The new appeal of disarmament is driven by threats that in some ways make the nuclear equation more ominous and volatile than during the cold war, even though there are far fewer weapons now. As Mr.Obama said in April before a huge crowd in Prague: “In a strange turn of history, the threat of global nuclear war has gone down, but the risk of a nuclear attack has gone up.”
Nuclear conflict between the United States and the Soviet Union was a prospect so harrowing that leaders of both countries recognized it was untenable, even as their generals planned for Armageddon. They possessed some 70,000 nuclear warheads between them in the 1980s, but the weapons were under firm control and neither side dared risk the retaliation that a first strike would draw.
The dynamic today is much less stable, and more difficult for the United States to manage. As the number of nuclear-armed nations rises, the security of weapons and technology diminishes. Terrorists would have no compunction about using a nuclear weapon, and their target could not easily retaliate against an elusive, stateless group.

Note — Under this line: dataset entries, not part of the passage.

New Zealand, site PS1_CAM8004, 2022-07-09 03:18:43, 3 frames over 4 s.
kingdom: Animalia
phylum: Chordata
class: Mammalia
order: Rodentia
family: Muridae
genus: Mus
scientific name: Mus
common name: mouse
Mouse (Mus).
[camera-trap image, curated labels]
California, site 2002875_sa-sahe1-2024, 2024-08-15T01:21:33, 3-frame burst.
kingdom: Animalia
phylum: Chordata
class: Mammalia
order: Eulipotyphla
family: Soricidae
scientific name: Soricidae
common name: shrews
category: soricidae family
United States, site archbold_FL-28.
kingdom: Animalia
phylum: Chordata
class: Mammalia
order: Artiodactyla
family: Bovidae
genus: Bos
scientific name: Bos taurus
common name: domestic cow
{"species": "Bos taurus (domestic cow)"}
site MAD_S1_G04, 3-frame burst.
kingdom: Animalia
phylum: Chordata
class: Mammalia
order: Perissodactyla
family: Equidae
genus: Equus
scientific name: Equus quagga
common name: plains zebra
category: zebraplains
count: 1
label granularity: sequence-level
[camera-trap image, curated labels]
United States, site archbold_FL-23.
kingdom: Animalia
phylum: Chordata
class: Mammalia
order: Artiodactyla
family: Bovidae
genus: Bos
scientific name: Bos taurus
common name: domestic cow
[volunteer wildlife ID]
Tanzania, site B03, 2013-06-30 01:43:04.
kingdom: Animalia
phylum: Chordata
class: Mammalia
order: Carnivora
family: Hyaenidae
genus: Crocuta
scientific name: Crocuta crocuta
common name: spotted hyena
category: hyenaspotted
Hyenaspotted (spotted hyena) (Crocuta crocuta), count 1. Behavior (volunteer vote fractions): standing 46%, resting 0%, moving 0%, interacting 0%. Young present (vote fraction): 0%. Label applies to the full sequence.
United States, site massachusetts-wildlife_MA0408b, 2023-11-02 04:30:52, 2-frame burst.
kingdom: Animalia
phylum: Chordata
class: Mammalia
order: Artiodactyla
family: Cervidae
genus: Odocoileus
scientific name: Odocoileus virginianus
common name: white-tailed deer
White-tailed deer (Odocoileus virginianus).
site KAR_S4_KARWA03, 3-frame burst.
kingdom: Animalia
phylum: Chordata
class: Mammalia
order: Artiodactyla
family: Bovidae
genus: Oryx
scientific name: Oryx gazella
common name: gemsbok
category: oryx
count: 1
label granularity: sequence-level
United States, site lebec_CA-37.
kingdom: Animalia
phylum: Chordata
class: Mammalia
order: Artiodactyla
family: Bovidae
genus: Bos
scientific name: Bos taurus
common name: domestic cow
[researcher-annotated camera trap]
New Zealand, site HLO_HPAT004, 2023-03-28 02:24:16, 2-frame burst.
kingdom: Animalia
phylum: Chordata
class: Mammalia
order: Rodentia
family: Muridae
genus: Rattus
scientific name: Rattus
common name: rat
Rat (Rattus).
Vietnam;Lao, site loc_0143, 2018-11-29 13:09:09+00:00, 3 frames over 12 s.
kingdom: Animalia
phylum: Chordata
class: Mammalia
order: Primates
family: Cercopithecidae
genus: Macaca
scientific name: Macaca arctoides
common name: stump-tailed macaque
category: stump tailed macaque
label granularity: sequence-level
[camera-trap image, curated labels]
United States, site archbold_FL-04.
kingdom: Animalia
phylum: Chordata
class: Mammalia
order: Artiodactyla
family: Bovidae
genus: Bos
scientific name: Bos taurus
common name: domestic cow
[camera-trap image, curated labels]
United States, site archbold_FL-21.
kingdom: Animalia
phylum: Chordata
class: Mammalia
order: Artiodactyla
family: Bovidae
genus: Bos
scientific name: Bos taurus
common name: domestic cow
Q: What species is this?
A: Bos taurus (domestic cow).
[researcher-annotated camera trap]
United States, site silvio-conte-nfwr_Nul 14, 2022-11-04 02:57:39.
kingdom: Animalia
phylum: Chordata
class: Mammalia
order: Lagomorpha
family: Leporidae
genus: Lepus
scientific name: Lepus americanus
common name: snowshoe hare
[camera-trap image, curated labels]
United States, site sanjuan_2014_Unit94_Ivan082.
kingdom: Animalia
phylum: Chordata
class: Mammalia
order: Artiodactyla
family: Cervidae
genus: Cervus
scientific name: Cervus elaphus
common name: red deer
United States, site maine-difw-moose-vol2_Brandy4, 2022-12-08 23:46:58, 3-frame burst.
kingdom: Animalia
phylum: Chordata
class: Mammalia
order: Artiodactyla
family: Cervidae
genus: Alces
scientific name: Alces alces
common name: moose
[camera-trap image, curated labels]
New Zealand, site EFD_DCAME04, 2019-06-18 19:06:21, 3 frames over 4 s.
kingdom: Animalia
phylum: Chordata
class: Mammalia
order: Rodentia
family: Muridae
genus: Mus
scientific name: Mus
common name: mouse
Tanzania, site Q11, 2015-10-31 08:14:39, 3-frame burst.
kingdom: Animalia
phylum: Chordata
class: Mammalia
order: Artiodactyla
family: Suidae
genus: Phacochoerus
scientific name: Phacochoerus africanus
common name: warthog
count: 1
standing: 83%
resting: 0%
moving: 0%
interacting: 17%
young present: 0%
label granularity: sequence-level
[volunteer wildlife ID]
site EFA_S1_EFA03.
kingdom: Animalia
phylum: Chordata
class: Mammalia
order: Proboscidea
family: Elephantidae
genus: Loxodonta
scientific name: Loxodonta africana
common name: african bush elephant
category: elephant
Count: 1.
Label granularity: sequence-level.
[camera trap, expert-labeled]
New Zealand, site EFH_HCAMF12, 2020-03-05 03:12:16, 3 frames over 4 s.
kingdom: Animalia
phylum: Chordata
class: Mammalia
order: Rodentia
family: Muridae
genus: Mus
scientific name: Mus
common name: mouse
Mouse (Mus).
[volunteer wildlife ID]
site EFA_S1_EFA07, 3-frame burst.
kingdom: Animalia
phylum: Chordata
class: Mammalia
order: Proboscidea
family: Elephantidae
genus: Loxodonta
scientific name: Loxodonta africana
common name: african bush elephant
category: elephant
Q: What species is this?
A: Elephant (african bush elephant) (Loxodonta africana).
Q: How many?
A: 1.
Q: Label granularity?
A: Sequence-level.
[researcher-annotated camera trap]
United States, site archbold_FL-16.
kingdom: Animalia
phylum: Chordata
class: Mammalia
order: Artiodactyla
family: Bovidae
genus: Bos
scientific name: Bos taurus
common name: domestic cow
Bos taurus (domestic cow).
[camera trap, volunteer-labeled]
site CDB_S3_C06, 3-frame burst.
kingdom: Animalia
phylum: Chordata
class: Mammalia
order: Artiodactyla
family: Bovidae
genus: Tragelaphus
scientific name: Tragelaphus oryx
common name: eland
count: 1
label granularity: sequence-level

Faced with these dangers, Mr.Obama is banding with fellow leaders like President Dmitri A.Medvedev of Russia and Gordon Brown, the British prime minister, to push for steps to reduce nuclear threats in the near term, while preparing the ground for their eventual elimination.
The Obama administration and other advocates want the United States Senate to ratify the 1996 Comprehensive Test Ban Treaty; would strengthen the 1968 Nuclear Non- Proliferation Treaty; and would seek an accord to verifiably ban the production of fissile materials intended for use in weapons. It is an audacious agenda, but as alarm over nuclear threats rises, the chances of success seem to be growing.
How far can nuclear arms levels be reduced, short of abolition, while still providing deterrence- The United States and Russia announced last week in Moscow that they had agreed to cut the number of operational strategic warheads on each side by at least one-quarter, to between 1,500 and 1,675, from the present 2,200. Those numbers are generally deemed ample for deterrence. But the limit might have to go to 500 or fewer before nuclear weapons states with smaller arsenals, including China, would start cutting.
If nuclear arsenals are drastically reduced, the next steps toward abolition could be even trickier. Since scientific and engineering knowledge cannot be expunged from mankind’s memory, the potential to build weapons will always exist. Efforts to hide a few weapons may be difficult to detect and prevent. And any nation able to enrich uranium usable in nuclear power plants, like Iran, has a capacity to produce highly enriched fuel for weapons.
To address those issues, nuclear arms experts propose improvements in the tools used to monitor and verify compliance with treaties and new ways to prevent cheating, including more intrusive inspections.
The notion of nuclear disarmament gained credibility a few years ago when four cold war veterans - George Shultz and Henry Kissinger, former secretaries of state; William Perry, a former defense secretary; and Sam Nunn, the former chairman of the Senate Armed Services Committee - overcame their political differences to endorse the idea in a Wall Street Journal opinion article. Now that Presidents Obama and Medvedev have embraced it, the concept seems to be moving from the realm of fantasy to the world of policy and politics.
How far it goes may depend on how much world leaders and the public accept the proposition, as Mr.Nunn sometimes says, that “we are in a race between cooperation and catastrophe.”